While the Garmin fēnix™ is an outdoors GPS watch, for the dedicated trail runner there will be times when they need to venture indoors to get the necessary training done. Luckily with the software updates the Garmin fēnix™ acquired the ability to connect to their footpod for indoor as well as outdoor training. Indoors the footpod will provide speed, distance and cadence information for those times when you have no option but to hit the treadmill. Outdoors the footpod will provide the Garmin fēnix™ with cadence information while also providing speed information (you have to specify if speed will be recorded via GPS or footpod), which is a great option in heavily forested or built-up areas where there may be a weak GPS signal. Take note that the Garmin fēnix™ won’t automatically switch from GPS to footpod if you enter a tunnel like other Garmin units. To record distance the Garmin fēnix™ uses the footpod while in indoor mode and the GPS receiver while in GPS mode, which is the standard configuration that can’t be changed.

In addition to the footpod, the Garmin fēnix™ also supports other ANT+ accessories, including heart rate belts, bike speed/cadence sensors (though it does not give speed data) and the Garmin Tempe external temperature sensor. While the Garmin fēnix™ does provide temperature data (one of my favourite features as I can see the effects of the weather on my performance as well as hydration/nutrition and clothing needs) it is slightly affected by body heat, so the Garmin Tempe is a great way to stay on top of what the weather is doing during a long ultra run for the reasons mentioned above, especially combined with the Barometer to see what the weather is up to.

Interface wise I found the buttons, large as they are, not ideally suited to quick presses during trail running. I had to press them quite hard at times or repeat a press that didn’t register, but I’m sure over the course of an ultra trail run where one slows down considerably that the larger buttons with their rough texture and long throw will become an asset as tired dess creeps in and one can take time to press the buttons properly. This should also prevent accidental presses over time. Initially one also had to do a long press on the up or down button (depending on your setup) to signify a lap completed, which meant an added second or two per lap time. Luckily as from the 2.70 software update one can now configure the bottom left ‘back’ button as a ‘hot key’, which means your laps will be registered immediately as you press the lap button.

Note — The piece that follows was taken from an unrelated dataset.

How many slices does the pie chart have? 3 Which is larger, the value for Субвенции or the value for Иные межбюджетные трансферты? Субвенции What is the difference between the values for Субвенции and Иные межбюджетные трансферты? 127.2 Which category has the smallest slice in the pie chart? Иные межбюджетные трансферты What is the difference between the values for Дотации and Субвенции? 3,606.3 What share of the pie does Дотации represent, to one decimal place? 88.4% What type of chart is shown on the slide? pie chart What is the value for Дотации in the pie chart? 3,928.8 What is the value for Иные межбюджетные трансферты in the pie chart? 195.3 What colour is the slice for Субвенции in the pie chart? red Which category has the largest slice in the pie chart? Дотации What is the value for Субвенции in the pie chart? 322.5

I would have liked to see the screen be slightly larger, as I am used to my Garmin Edge 500 that can show eight fields of data per screen. I prefer a bigger screen with the data dividers as I find them easier to read at a glance while running. With the maximum of three fields displayed on the Garmin fēnix™ I struggled to make out the different data fields, so I found limiting the display to two data fields per screen (with the divider line in between) made for the best legibility. One can set up a host of screens (‘pages’) with 1,2 or 3 data fields per page. Another nice feature on the Garmin fēnix™ is the ability to display data fields on a page (only one per page) as a graph, which allows quick and easy tracking of, for example, heart rate data while trail running.